- **Work to complete**
An exact copy of every record below is required, with the pictures left out.

- **Data records**
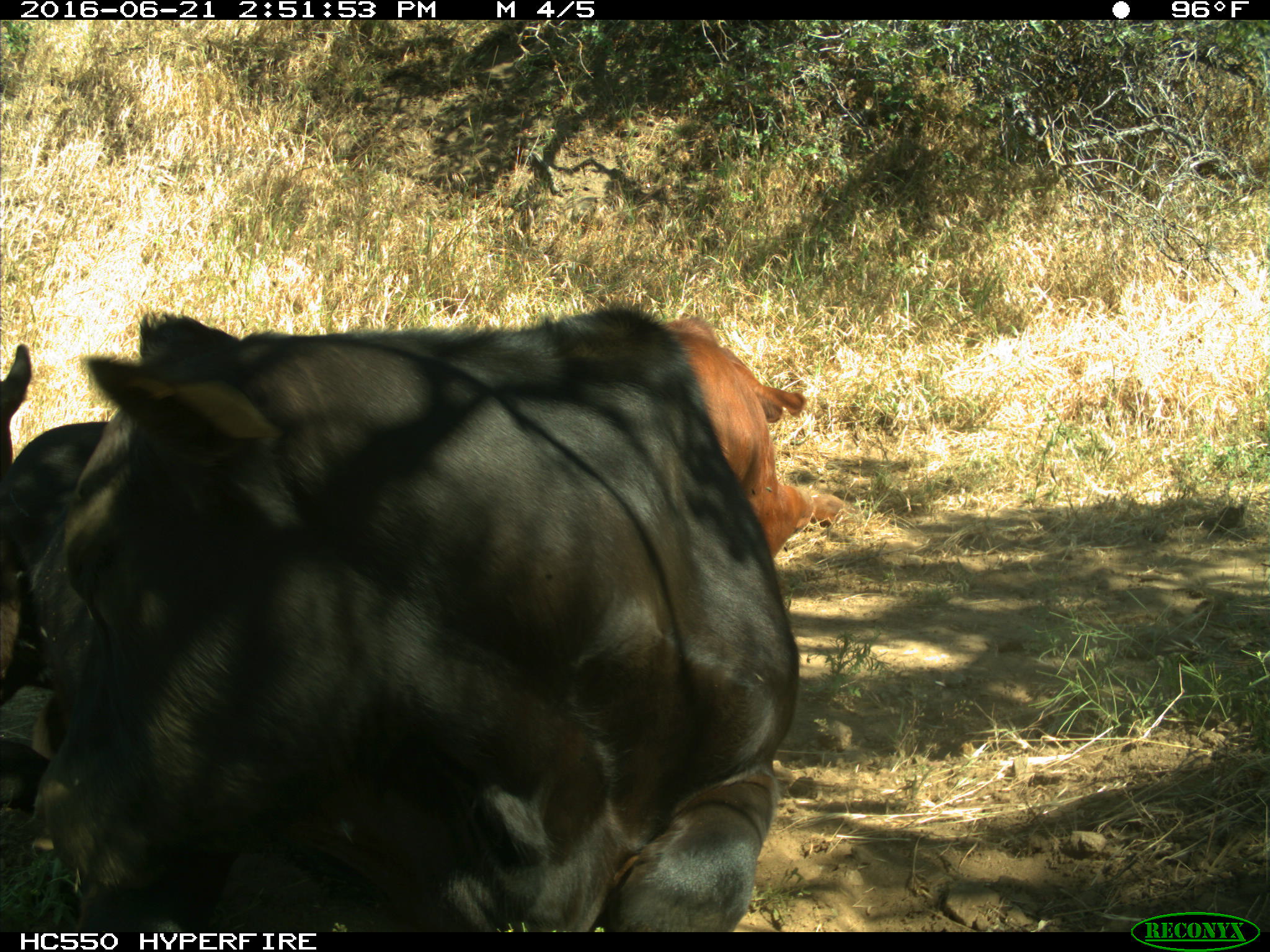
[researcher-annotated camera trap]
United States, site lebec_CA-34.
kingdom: Animalia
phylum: Chordata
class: Mammalia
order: Artiodactyla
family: Bovidae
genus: Bos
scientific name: Bos taurus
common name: domestic cow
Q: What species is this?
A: Bos taurus (domestic cow).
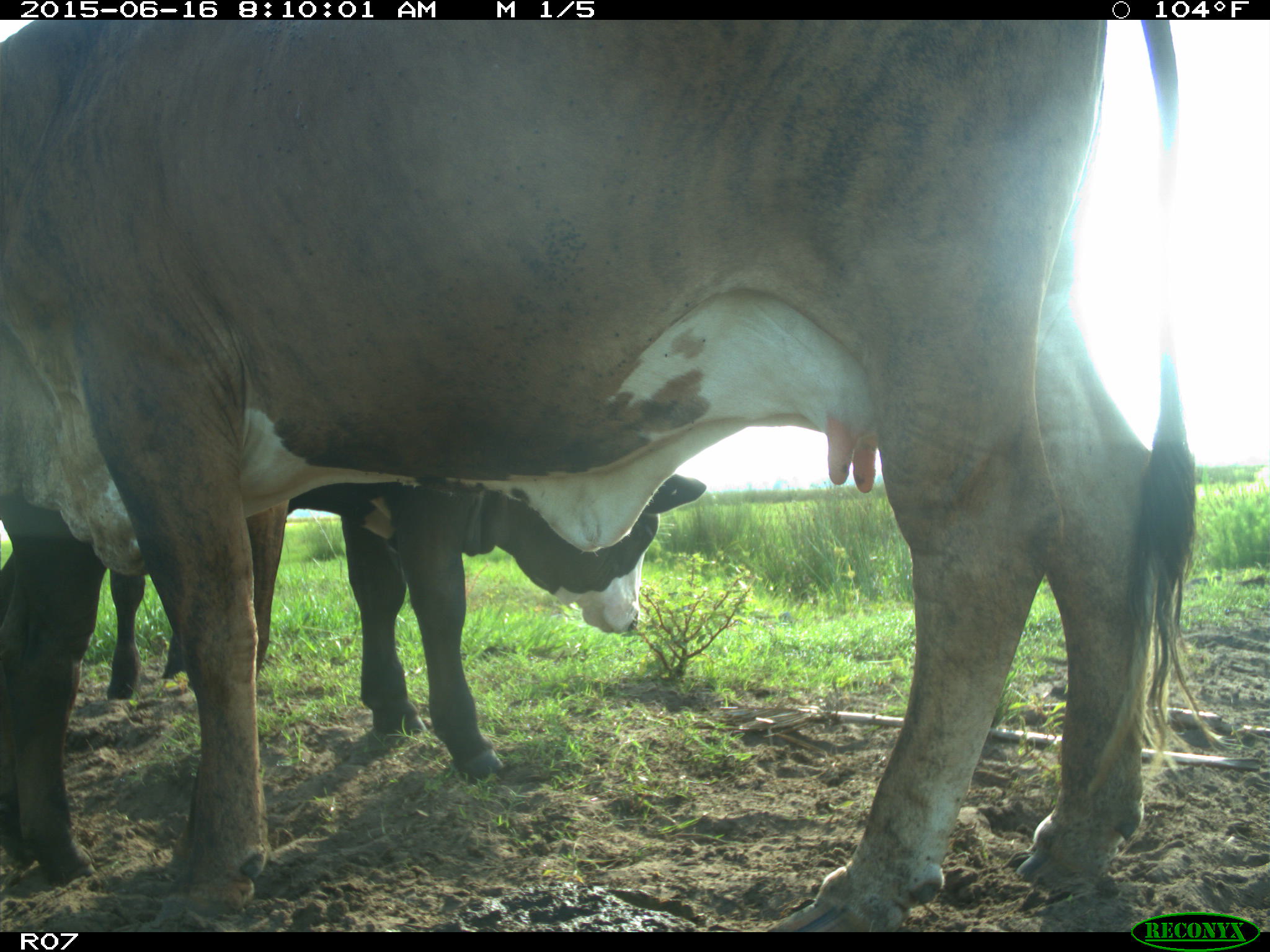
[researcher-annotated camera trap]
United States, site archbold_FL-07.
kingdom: Animalia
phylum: Chordata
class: Mammalia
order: Artiodactyla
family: Bovidae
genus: Bos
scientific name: Bos taurus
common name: domestic cow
Bos taurus (domestic cow).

- **Reply**
[researcher-annotated camera trap]
United States, site lebec_CA-34.
kingdom: Animalia
phylum: Chordata
class: Mammalia
order: Artiodactyla
family: Bovidae
genus: Bos
scientific name: Bos taurus
common name: domestic cow
Q: What species is this?
A: Bos taurus (domestic cow).
[researcher-annotated camera trap]
United States, site archbold_FL-07.
kingdom: Animalia
phylum: Chordata
class: Mammalia
order: Artiodactyla
family: Bovidae
genus: Bos
scientific name: Bos taurus
common name: domestic cow
Bos taurus (domestic cow).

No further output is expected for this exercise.